Первым подписал договор король, затем передал перо герцогине де Бофор. У нее дрожала рука, должно быть от радости. Все шеи вытянулись, чтобы в этом удостовериться. Прекраснейшая рука в королевстве вывела титул, который в ее жизни оказался самым высоким. Она положила перо и взволнованно выжидала. Ее возлюбленный повелитель улыбался ей, ободрял ее. Едва сестра короля подписала свое имя, как супруги Меркер набросились на пергамент. Филипп Эмануил Лотарингский, герцог де Меркер, Мария Люксембургская, герцогиня де Меркер: Габриель прочла это сияющими глазами, от счастья у нее закружилась голова. Свое счастье, которое было ей не под силу, она укрыла на плече возлюбленного, и он поцеловал ее разгоряченное лицо.

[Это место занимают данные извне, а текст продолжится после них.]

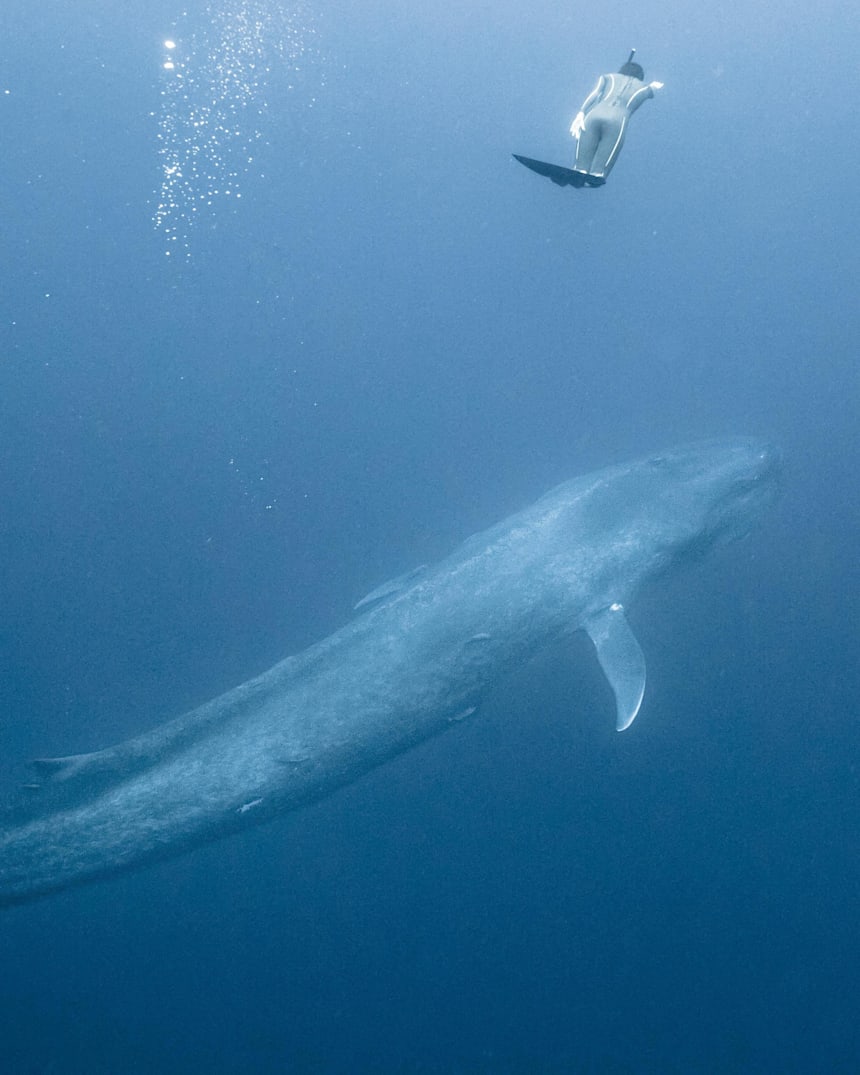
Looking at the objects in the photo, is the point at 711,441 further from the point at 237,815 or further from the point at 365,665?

Свидетели с готовностью принимали один от другого гусиное перо, особенно господин Антуан д’Эстре, отец героини дня и теперь уж совсем не подозрительная личность. Без долгих проволочек тут же было совершено торжественное обручение детей; кардинал Жуайез благословил их в присутствии двора и послов. Однако вторично уж никто не поддается заблуждению и умилению при виде детей, которые участвуют в церемонии, не соответствующей их возрасту. Наоборот, здесь лишь припомнилось одно из условий договора. Когда нотариус громко и отчетливо прочел его, все пропустили его мимо ушей либо сделали вид, будто оно не имеет значения. Если впоследствии один из будущих супругов не пожелает заключить брак, он должен попросту уплатить за свой отказ и даже не слишком дорого для таких богатых семейств.
— В сущности ничего не случилось, — с удивлением сказал обер-шталмейстер Бельгард. — Четырнадцать лет пройдет, пока юная чета созреет.

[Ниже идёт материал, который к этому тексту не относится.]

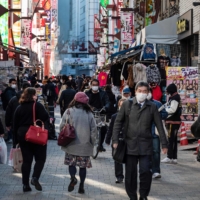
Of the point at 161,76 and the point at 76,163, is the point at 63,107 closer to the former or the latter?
the point at 161,76

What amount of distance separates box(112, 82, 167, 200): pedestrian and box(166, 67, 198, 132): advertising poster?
9.29 meters

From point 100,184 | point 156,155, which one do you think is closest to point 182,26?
point 156,155

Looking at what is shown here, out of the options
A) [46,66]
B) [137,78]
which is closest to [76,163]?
[137,78]

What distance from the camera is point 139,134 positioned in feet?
30.1

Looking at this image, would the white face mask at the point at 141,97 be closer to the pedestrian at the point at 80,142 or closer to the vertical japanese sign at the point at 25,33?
the pedestrian at the point at 80,142

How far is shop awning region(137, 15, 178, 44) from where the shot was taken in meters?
22.0

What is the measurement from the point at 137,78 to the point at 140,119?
421 inches

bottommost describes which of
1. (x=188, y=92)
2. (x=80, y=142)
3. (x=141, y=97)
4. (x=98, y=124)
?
(x=98, y=124)

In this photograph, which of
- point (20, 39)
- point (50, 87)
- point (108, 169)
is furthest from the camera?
point (20, 39)

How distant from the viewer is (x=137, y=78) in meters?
19.8

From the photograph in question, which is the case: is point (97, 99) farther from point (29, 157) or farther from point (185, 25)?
point (185, 25)

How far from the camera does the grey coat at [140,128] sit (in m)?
9.18

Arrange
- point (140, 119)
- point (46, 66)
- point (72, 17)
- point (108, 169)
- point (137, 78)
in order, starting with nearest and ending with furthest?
point (140, 119), point (108, 169), point (137, 78), point (46, 66), point (72, 17)

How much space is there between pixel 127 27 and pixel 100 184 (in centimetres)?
2569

— Разве моя племянница герцогиня де Бофор созрела не раньше? — возразила его соседка.
Бельгард взглядом нашел прелестную Габриель, даже не ища ее; и чтобы не встретиться с ней глазами, он потупил взгляд. Сердце его билось от воспоминаний. «Покажи мне ее!» — слышался ему голос. «На этих словах окончилось мое счастье, — подумал он вдруг, хотя вообще-то он в жизни преуспевал. — Если бы я тогда не напросился на эти слова, не было бы королевского сына, которого здесь обручили. Одно слово, и вместе со счастьем уходит молодость».

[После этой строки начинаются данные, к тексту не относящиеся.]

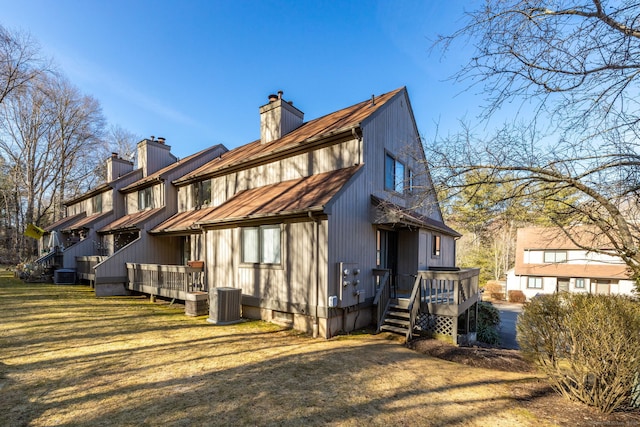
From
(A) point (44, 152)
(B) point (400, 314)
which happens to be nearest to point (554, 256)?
(B) point (400, 314)

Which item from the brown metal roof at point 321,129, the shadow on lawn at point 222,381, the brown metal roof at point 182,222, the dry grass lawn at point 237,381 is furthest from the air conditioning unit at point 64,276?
the shadow on lawn at point 222,381

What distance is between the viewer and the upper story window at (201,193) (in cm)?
1424

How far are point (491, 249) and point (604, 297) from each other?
137ft

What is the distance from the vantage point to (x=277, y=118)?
1328 cm

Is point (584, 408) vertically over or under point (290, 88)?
under

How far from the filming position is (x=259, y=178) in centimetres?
1182

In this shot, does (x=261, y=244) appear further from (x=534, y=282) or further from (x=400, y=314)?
(x=534, y=282)

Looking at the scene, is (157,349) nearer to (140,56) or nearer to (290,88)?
(290,88)

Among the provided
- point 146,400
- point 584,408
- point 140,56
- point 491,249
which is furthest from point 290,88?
point 491,249

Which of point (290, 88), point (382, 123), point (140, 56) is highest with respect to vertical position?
point (140, 56)

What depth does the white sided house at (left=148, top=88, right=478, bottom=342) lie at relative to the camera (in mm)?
7988

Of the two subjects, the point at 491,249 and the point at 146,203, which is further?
the point at 491,249

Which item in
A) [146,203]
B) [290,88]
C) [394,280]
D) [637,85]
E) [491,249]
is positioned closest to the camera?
[637,85]

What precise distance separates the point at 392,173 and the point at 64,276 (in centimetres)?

— Что было ей суждено, тем она и стала, — тихо сказал он.
— А мы этого не предвидели, — ответила со вздохом мадам де Сурди, сделав вид, будто не помнит о всех уловках, которые сама же некогда пустила в ход, дабы осуществилось назначение Габриели.
Бельгард разглядывал только что обрученных детей.
Маленький Вандом, не по летам развитой, большой и толстый, ему не понравился. Тем не менее он расчувствовался вновь, он один. «Бедный мальчик, — сказал он про себя. — В сущности, ведь ничего не случилось. Кто знает конец песни».
ЭДИКТ
Празднества в честь великого договора, хоть и вызвали большое стечение народа, в одном разочаровали всех. Прекраснейшая из женщин не присутствовала на них. Из-за беременности она уже не могла участвовать в публичных церемониях. Как только обстоятельства позволили королю сопровождать ее, они вместе отправились в город Нант, и там его бесценная повелительница родила ему второго сына, Александра. После первого. Цезаря, второй — Александр, и как дитя Франции он получил титул Monsieur[68].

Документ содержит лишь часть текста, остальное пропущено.